◆ Raw records:
+ + + + +

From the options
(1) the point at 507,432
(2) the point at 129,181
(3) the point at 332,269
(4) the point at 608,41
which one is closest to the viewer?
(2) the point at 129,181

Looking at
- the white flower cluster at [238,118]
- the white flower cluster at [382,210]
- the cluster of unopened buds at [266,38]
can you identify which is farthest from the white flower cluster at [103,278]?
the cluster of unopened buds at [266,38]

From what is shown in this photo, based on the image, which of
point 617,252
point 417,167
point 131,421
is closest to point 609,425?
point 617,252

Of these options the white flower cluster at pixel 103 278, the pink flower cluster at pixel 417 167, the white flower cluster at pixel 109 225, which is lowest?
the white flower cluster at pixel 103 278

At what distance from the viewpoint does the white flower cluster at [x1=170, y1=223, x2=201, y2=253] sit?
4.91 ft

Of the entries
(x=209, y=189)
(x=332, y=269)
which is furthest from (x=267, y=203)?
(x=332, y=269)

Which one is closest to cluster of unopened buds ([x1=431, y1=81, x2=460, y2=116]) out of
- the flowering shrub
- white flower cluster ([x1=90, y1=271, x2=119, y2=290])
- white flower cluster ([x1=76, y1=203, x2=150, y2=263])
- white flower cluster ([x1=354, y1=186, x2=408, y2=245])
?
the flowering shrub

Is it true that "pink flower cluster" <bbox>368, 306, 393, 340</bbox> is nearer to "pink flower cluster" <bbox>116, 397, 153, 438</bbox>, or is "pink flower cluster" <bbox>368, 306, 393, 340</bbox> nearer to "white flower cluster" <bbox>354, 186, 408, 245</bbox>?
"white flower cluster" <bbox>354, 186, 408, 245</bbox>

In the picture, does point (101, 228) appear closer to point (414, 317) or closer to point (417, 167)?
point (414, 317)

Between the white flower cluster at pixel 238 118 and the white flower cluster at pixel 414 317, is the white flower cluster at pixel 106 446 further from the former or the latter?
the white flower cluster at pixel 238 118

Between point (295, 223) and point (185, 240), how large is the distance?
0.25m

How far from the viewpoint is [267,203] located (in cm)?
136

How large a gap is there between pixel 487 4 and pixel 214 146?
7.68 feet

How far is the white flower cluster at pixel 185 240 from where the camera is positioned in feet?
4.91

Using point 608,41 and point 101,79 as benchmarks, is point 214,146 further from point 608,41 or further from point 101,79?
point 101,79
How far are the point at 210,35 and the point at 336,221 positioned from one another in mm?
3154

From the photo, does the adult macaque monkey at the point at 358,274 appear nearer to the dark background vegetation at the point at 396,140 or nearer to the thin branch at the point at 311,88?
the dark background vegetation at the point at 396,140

+ + + + +

◆ Work instructions: Please render the listing as a Markdown table with the columns Item and Text, starting with the line containing "From the photo, does" and going on through the last line of the listing. Number each line and leave out blank lines.

◆ Answer for this exercise:
| Item | Text |
|---|---|
| 1 | From the photo, does the adult macaque monkey at the point at 358,274 appear nearer to the dark background vegetation at the point at 396,140 or nearer to the thin branch at the point at 311,88? |
| 2 | the dark background vegetation at the point at 396,140 |